One of the major challenging research tasks, to date, is to evaluate whether percutaneous coronary interventions (PCI) are superior over coronary artery bypass surgery (CABG) in specific clinical contexts. Randomized trials (RCTs) on myocardial revascularization have been used to answer this question, and to develop a tool for the identification of patients who may benefit from one therapeutic option over the other or a combination of both (hybrid revascularization), with minimized clinical risk and expenditure. Although RCTs are very effective to control treatment selection bias, they are low-performing in evaluating subgroups and they suffer from inappropriate statistical power in subset and possible post-hoc biases. Observational, nonrandomized data gathered from registries and large multi-sources databases, may be closer to real-world representing a very large majority of patients, and therefore may work better with single patients using AI based analytic modalities. In contrast, those sources of data may be affected by lower data control and potential biases in the outcome definition and assignment [31]. Weintraub and colleagues [32, 33] compared the effectiveness of different myocardial revascularization strategies by linking the American College of Cardiology Foundation (ACCF) National Cardiovascular Data Registry and the Society of Thoracic Surgery (STS) Adult Cardiac Surgery Databases, to data from claims from the Centers of Medicare and Medicaid. They demonstrated that the real-world mortality was not significantly different at 1-year from that anticipated by commonly used scores, while long term survival was higher in patients receiving CABG as compared with patients who underwent PCI. The method of analyses of these data required the use of probabilistic matching to identify patients throughout databases, adjusting for clinical covariates with the use of inverse probability weighting, and correction of residual confounding by means of a sensitivity analysis.
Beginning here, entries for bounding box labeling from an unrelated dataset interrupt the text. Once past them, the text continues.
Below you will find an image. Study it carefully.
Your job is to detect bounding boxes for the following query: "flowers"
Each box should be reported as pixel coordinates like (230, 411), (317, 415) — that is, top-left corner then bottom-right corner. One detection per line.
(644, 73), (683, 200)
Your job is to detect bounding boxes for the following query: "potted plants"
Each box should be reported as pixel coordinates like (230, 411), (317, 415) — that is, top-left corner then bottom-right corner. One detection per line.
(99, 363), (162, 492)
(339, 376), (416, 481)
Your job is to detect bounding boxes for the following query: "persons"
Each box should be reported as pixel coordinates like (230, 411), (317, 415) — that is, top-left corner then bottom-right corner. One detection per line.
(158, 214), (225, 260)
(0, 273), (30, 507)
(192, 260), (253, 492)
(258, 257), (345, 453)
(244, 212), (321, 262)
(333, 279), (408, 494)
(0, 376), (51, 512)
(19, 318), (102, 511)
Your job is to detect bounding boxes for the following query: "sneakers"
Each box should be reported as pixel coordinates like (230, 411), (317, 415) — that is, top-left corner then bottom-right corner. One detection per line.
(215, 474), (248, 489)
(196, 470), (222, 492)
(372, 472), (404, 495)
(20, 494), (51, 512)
A valid example of cost-effective applicability of AI to Big Data in the field of myocardial revascularization is the ASCERT study (ACCF and STS Database Collaboration on the Comparative Effectiveness of Revascularization Strategies) [34], where two revascularization strategies (PCI versus CABG) were evaluated in patients suffering from stable ischemic heart disease. linking large converging databases, both clinical and administrative, to obtain data from 86,244 patients for CABG and 103,549 patients for PCI. Those figures are much larger than any proposed by RCTs. Interestingly, the authors found that patients undergoing CABG had better outcomes than those undergoing PCI, but at the expense of higher costs, allowing the calculation of the indicator of the incremental cost-effectiveness ratio expressed as cost per quality-adjusted life-year gained.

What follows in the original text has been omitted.